We then used Fathom to put a random line on top of the scatterplot. We reminded students about the residual from yesterday and showed them that the residual is really just the vertical distance from a point to the line of best fit. We also discussed that some of the residuals would be positive and some would be positive. So how can we make them all positive? Square them of course. Fathom allows you to show these squares and it also calculates the sum of the areas of the squares.
We ask students if this is the “best” line and most of them think there might be a better one. We let a student come to the computer and do their best to try to minimize the sum of the squares of the area. After they have made their best attempt, we add the “least squares” regression line.
The Activity for today uses the same data set as the Fathom file. After a quick review of slope and y-intercept from yesterday, the students are asked to introduce an outlier to the data set (that one kid who slacks off in school but does really well on standardized tests). We want students to notice that the outlier drags the line of best fit towards itself, thus decreasing the slope (less steep) and increasing the y-intercept. They can see this change by comparing the new slope and y-intercept to the originals.

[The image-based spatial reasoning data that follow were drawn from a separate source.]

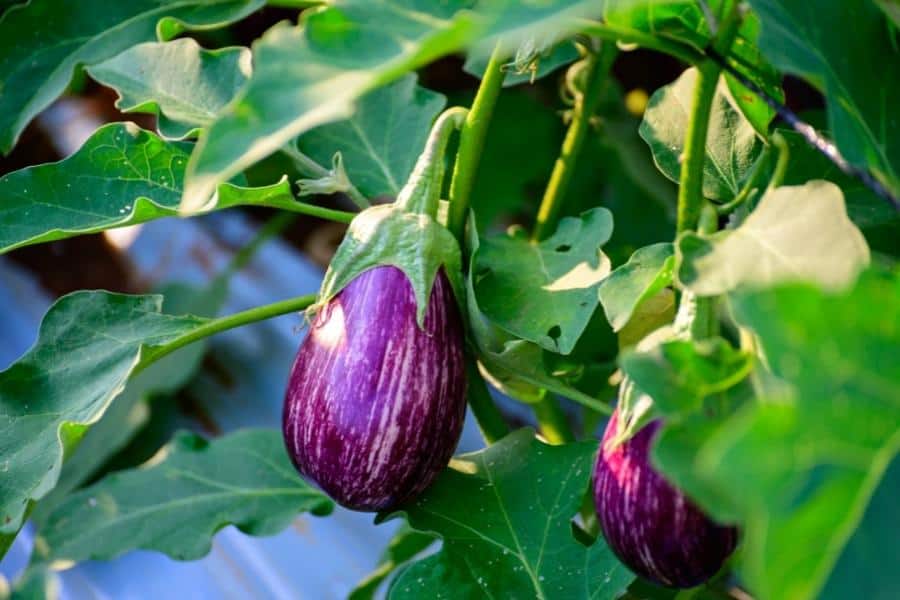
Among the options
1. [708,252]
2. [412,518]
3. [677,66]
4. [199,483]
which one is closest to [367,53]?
[708,252]

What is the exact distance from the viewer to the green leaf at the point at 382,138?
75 centimetres

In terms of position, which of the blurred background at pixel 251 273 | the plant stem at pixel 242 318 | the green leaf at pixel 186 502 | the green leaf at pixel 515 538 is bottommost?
the blurred background at pixel 251 273

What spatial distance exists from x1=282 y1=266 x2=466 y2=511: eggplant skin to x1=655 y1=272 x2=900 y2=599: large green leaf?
0.23 metres

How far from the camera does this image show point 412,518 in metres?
0.62

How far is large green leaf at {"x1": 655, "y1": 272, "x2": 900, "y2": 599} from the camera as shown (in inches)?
11.3

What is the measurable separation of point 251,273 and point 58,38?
69cm

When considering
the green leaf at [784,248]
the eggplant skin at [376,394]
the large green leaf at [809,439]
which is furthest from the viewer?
the eggplant skin at [376,394]

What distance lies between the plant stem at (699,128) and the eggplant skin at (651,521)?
0.10 m

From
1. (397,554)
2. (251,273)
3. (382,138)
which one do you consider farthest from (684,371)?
(251,273)

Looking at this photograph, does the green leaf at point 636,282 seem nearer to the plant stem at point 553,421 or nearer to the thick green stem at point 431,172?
the thick green stem at point 431,172

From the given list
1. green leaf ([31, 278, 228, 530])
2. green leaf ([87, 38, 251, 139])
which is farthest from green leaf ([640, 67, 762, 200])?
green leaf ([31, 278, 228, 530])

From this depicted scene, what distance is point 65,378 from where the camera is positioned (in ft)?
2.13

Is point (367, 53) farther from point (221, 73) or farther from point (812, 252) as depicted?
point (221, 73)

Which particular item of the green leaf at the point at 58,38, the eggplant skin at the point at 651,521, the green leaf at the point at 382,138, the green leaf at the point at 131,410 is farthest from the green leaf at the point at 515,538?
the green leaf at the point at 131,410
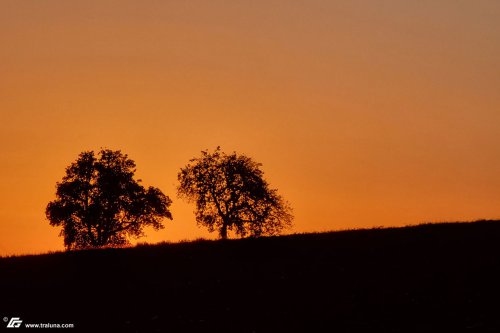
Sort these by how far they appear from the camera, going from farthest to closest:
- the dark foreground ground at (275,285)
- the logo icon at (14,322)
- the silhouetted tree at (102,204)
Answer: the silhouetted tree at (102,204)
the logo icon at (14,322)
the dark foreground ground at (275,285)

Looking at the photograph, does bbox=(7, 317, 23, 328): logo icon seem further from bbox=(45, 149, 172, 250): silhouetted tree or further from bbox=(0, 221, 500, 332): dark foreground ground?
bbox=(45, 149, 172, 250): silhouetted tree

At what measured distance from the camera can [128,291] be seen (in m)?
31.3

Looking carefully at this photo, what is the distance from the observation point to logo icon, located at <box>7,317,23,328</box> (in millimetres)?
26586

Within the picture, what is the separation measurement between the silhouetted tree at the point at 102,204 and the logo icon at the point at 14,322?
45106 mm

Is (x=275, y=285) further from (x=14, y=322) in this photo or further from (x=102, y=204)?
(x=102, y=204)

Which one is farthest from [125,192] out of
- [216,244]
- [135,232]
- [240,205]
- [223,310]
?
[223,310]

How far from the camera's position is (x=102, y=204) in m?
73.8

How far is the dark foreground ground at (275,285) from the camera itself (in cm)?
2544

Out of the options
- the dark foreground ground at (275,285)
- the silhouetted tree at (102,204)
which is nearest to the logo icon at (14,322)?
the dark foreground ground at (275,285)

Students often want to know what the rule is for determining an outlier on a scatterplot. We will not have a rule like we did for outliers in Chapter 1 for one-variable data (Q1 – 1.5*IQR and Q3+1.5*IQR). We tell them to simply look for values that don’t fall in the general trend of the rest of the data OR values that are outliers in the x or y direction (which we could actually use the outlier rules from Chapter 1 to test these ones). We then use the term “possible” outlier to describe it.